これだけの、ファイナンシングリースを手がけていたのは、ゴールドマン・サックス、JP モルガン・チェース、グレンコア・エクストラータなどの大手ファンドです。アメリカのFRB も問題視しており、銀行の商品関連取引の見直しを検討するとも言われております。米国系のファンドでは、倉庫を手放す動きも見られますが、一方でスイスのグレンコアなどが、新たに倉庫の取得を進めるなど、状況は簡単には改善しそうにありません。
景気とは?
アベノミクスと言われる経済対策で、景気浮揚とのニュースが連日流れております。
実際にはと言うと、確かに自動車関連も好調、建設・不動産も忙しいとの事。確かに消費税駆け込み前の神風とも言える需要の増加はある様です。弊社のお客様である、建材メーカーさんは、フル生産との事。自動車も売れているようで、エンジンやアルミ部品向けのアルミ合金メーカーさんも多忙な様です。もちろん自動車のボディ材を供給している高炉も好調。H 型鋼なども不足気味の様です。

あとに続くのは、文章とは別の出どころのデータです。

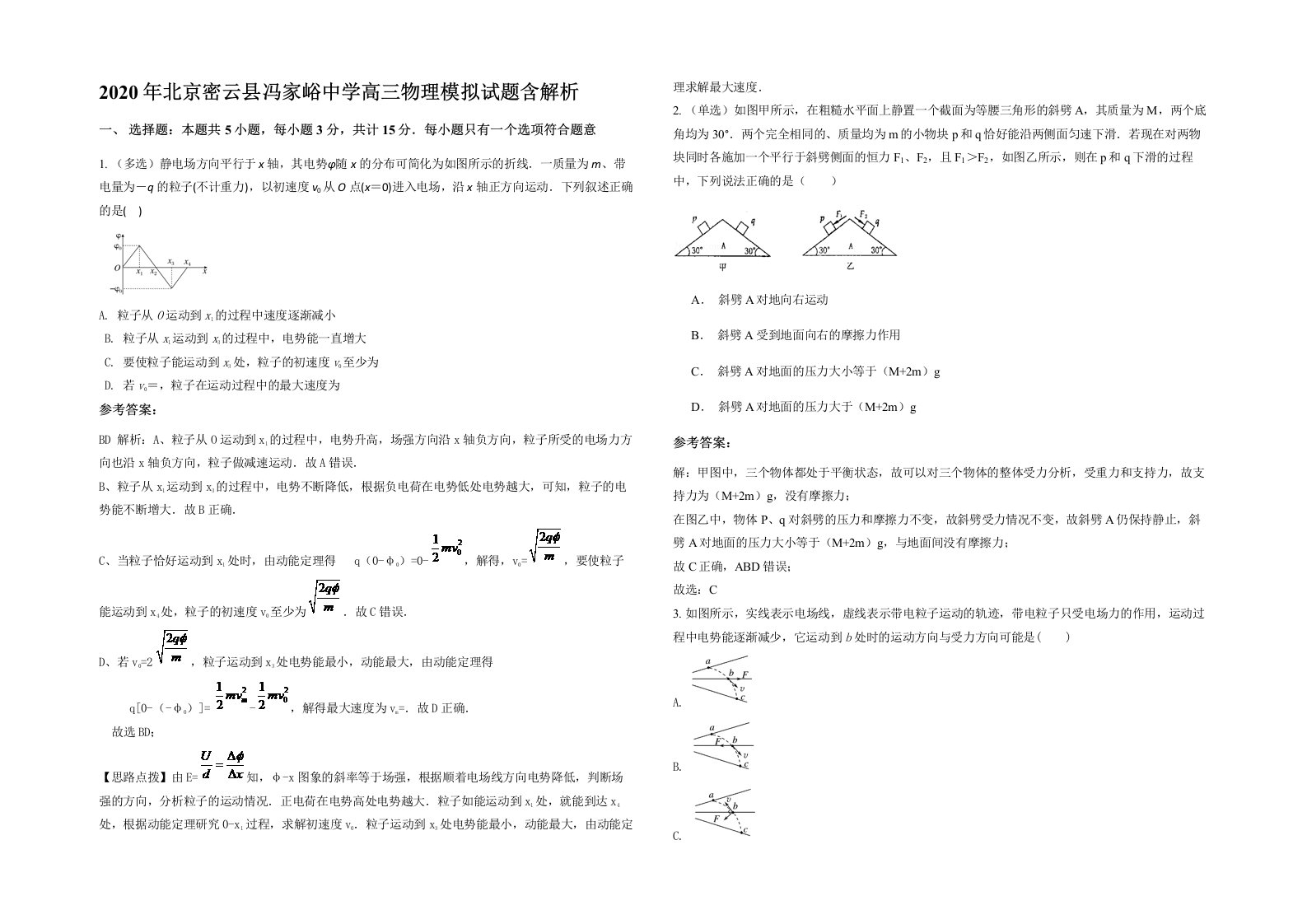 2020年北京密云县冯家峪中学高三物理模拟试题含解析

先日、鉄工所の方に話を聞くと、見積もり依頼があったらまず、鋼材を押さえに行くが、既に2ヶ月先で入荷するか不明な状況。結局材料勝負で見積もりを出せるかが決まるとの事。忘年会も例年より、多いかもしれません。そういった話を聞くと、やはり景気は、いいと言えるのかもしれません。一方で、タクシーに乗ると、まだまだダメだねとの事。そもそも、景気とは、空気の様に見えないもので、気持ちの持ち様とも言えなくもないと思います。
新聞を見ても、ダメだダメだと見るのと、良いところも出てきたな、と見るのとでは、全く違います。元来、日本人は、悲観主義ですから、どうしても、ネガティブな記事に目が行ってしまいます。本当の所は、統計を見るしかないと思いますが。物事を褒める事と、批判する事。どちらが簡単かと言えば、批判する事です。褒める場合には、ポジティブに意見表明しなくてはなりませんが、批判するだけなら、ブツブツ言っていればそれで済みます。つまり、物事に対し、自己の意見を持っていなければ、褒める事は出来ないのです。物事を進めるのも同じ事。自分で物事を決め、たとえ不完全でも作り上げて行くる事が、何よりも大切です。
批判するだけでは、物事は1ミリも進みません。「人」をほめたり、批判するのではなく、「物事」に対して、純粋に議論を進める事が、日本人は下手だと言われて久しいですが、ならばいっそのこと、景気がいいという方にバランスをくずしてみませんか?景気なんて気の持ち方ひとつ。是非明るく考えて行きましょう。※家計のGDP(平均年収)408 万円、1.95%(IMF 推計)の経済成長で年収8 万円UP!がんばれアベノミクス!本年も大変お世話になりました。来年も引き続きご愛顧頂ます様、宜しくお願い申し上げます。